● PROBLEM SET
1) Write out, word for word, the part of the nf-core skill notice starting at "This skill is" and ending at "verifying analysis results.".
2) Under the Licenses heading of the nf-core skill notice, list each software component with the license it is given.

SOURCE EXTRACT START

This skill is provided as a prototype example demonstrating how to integrate nf-core bioinformatics pipelines into Claude Code for automated analysis workflows. The current implementation supports three pipelines (rnaseq, sarek, and atacseq), serving as a foundation that enables the community to expand support to the full set of nf-core pipelines.

It is intended for educational and research purposes and should not be considered production-ready without appropriate validation for your specific use case. Users are responsible for ensuring their computing environment meets pipeline requirements and for verifying analysis results.

Anthropic does not guarantee the accuracy of bioinformatics outputs, and users should follow standard practices for validating computational analyses. This integration is not officially endorsed by or affiliated with the nf-core community.

## Attribution

When publishing results, cite the appropriate pipeline. Citations are available in each nf-core repository's CITATIONS.md file (e.g., https://github.com/nf-core/rnaseq/blob/3.22.2/CITATIONS.md).

## Licenses

- **nf-core pipelines:** MIT License (https://nf-co.re/about)
- **Nextflow:** Apache License, Version 2.0 (https://www.nextflow.io/about-us.html)
- **NCBI SRA Toolkit:** Public Domain (https://github.com/ncbi/sra-tools/blob/master/LICENSE)

SOURCE EXTRACT END
RECORDS START

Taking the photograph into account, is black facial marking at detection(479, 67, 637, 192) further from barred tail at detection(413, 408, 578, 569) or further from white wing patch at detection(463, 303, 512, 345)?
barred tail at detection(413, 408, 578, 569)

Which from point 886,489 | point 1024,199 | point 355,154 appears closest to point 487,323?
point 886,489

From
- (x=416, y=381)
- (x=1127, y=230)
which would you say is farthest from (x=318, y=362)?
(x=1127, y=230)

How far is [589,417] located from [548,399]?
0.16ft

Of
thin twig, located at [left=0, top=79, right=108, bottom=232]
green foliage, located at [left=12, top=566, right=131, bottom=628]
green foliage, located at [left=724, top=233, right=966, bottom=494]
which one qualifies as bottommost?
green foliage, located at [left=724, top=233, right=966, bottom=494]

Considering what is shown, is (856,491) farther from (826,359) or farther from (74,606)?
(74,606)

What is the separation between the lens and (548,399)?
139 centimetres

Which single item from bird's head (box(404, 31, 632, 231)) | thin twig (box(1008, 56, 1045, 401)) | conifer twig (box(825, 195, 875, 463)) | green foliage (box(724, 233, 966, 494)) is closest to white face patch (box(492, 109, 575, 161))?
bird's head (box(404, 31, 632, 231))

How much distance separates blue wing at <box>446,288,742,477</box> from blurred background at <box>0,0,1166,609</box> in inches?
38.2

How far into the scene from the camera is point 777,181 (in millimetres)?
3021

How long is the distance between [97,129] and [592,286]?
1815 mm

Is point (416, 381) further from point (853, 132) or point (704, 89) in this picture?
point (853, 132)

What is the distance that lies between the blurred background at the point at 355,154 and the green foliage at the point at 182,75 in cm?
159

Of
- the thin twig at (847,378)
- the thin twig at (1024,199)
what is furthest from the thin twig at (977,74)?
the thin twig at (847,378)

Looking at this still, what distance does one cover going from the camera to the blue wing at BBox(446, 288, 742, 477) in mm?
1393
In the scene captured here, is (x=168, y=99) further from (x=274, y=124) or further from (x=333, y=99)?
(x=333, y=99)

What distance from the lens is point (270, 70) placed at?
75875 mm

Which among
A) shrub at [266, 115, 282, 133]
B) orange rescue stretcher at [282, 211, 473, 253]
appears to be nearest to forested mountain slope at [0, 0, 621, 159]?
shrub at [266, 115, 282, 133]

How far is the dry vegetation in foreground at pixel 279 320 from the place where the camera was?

RECORDS END

● SOLUTIONS TO THE EXERCISE
1)
This skill is provided as a prototype example demonstrating how to integrate nf-core bioinformatics pipelines into Claude Code for automated analysis workflows. The current implementation supports three pipelines (rnaseq, sarek, and atacseq), serving as a foundation that enables the community to expand support to the full set of nf-core pipelines.

It is intended for educational and research purposes and should not be considered production-ready without appropriate validation for your specific use case. Users are responsible for ensuring their computing environment meets pipeline requirements and for verifying analysis results.

2)
- nf-core pipelines: MIT License
- Nextflow: Apache License, Version 2.0
- NCBI SRA Toolkit: Public Domain